I helped him into his shoes and out of the house. The rain matted his hair into a flat white streak. He pulled me across the lawn, he opened his mouth and caught raindrops on his tongue, he said: It’s not the rain! No, no, it’s not the rain! It’s being here with you! He put his hands on my cheeks — touch doesn’t go, other things go, touch doesn’t — he touched and looked at me and saw someone else. He laughed, his shoulders rattling. A pile of bones in the flood, my husband. Even if the occasion is sad, he cried out to me, even so, I am not sad, my dear. I am not sad, my Clara. Neither am I, I said to my husband. Neither was I.
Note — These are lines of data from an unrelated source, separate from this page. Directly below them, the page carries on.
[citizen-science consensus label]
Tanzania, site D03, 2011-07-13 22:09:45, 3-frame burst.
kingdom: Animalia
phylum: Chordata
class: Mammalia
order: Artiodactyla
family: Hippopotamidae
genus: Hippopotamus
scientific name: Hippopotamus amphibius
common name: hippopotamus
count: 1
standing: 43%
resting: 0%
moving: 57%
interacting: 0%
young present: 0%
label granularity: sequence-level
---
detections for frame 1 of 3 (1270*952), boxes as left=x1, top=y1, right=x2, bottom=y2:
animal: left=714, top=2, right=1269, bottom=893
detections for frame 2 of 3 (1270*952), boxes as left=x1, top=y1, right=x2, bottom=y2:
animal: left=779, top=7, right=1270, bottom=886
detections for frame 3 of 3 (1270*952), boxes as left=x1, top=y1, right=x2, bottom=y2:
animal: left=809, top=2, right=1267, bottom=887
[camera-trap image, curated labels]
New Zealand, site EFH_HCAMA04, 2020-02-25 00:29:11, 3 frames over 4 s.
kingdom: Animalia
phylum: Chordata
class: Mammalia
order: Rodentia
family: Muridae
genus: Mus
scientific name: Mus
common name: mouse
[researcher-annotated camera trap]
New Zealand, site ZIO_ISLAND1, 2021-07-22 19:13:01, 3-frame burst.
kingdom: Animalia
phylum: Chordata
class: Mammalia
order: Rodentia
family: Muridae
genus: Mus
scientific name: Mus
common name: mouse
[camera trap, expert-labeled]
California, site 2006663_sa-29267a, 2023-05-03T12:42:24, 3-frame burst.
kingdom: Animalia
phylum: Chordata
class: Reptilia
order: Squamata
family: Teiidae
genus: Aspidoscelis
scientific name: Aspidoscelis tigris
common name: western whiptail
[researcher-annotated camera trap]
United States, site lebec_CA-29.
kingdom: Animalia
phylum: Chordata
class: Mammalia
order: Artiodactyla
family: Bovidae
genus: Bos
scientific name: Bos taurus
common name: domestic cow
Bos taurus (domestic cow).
Stumbling, coughing, he led me around the side of the house, by the ruined flower bed that Shayna came to tend with me years ago, by the detached garage where Mark would lift his weights when he was in high school, to the backyard, where our apple tree grew, where it still grows, half its limbs missing where they used to hang over the neighbour’s property. He stopped under the apple tree and looked at me in a way I hadn’t seen him look at anybody, not even the pretty nurses, in years. He pulled me down to the ground with him, it took a minute or two, but he pulled me down, and we lay in the sodden grass with our mouths wide open to the rain. He never let go of my hand. I’m so happy, he said. And he rolled over and kissed me on the mouth. He kissed me like a young man kisses. It filled me with excitement and with shame. And even then I realized how foolish I was to be ashamed, I wasn’t pretending, I didn’t forget that I’m no longer young, but there’s the lie, there’s the great lie, that youth dies, youth doesn’t die, youth gets tired and goes to sleep. And why should anyone be ashamed to wake a sleeper who has slept too long and had no one’s permission to absent herself from the world? I kissed him back. A chill from the wet spread through me. His bony hips dug into my stomach, like they’d done when he was a young man. Clara, he whispered, a name I’d always liked, and I thought: what difference could a name possibly make? On the night he died, my husband was a man in love. And a name should put the lie to it? And if the time was wrong, the place, even the person, I should refuse him? Clara, my husband said to me, as soon as my kids are grown — but I put a finger to his lips, I said: Shh. It’s not important now. He took me in his arms, when he didn’t have the strength to hold me I took him in my arms, and after a time his body began to shake, an endless shudder took him, his teeth began to chatter, I pressed him to the warmth of my body. I did not ask him if he wanted to go back inside. My husband was cold to the touch, all of him was cold, but as long as he shook I held him and pressed him to the warmth of my body.

The family has been told he died in the hospital, but they’re mistaken, he died under the apple tree in our yard. When I went into the house to call the ambulance, I had neither the strength nor the inclination to drag him with me. The men from the ambulance found me holding him in the rain. When they asked me my name I was so tempted to say someone else’s. I didn’t. Of course I didn’t. I’m a reasonable woman, I know the difference between real and pretend. And I know that the arms that held him in the end were mine.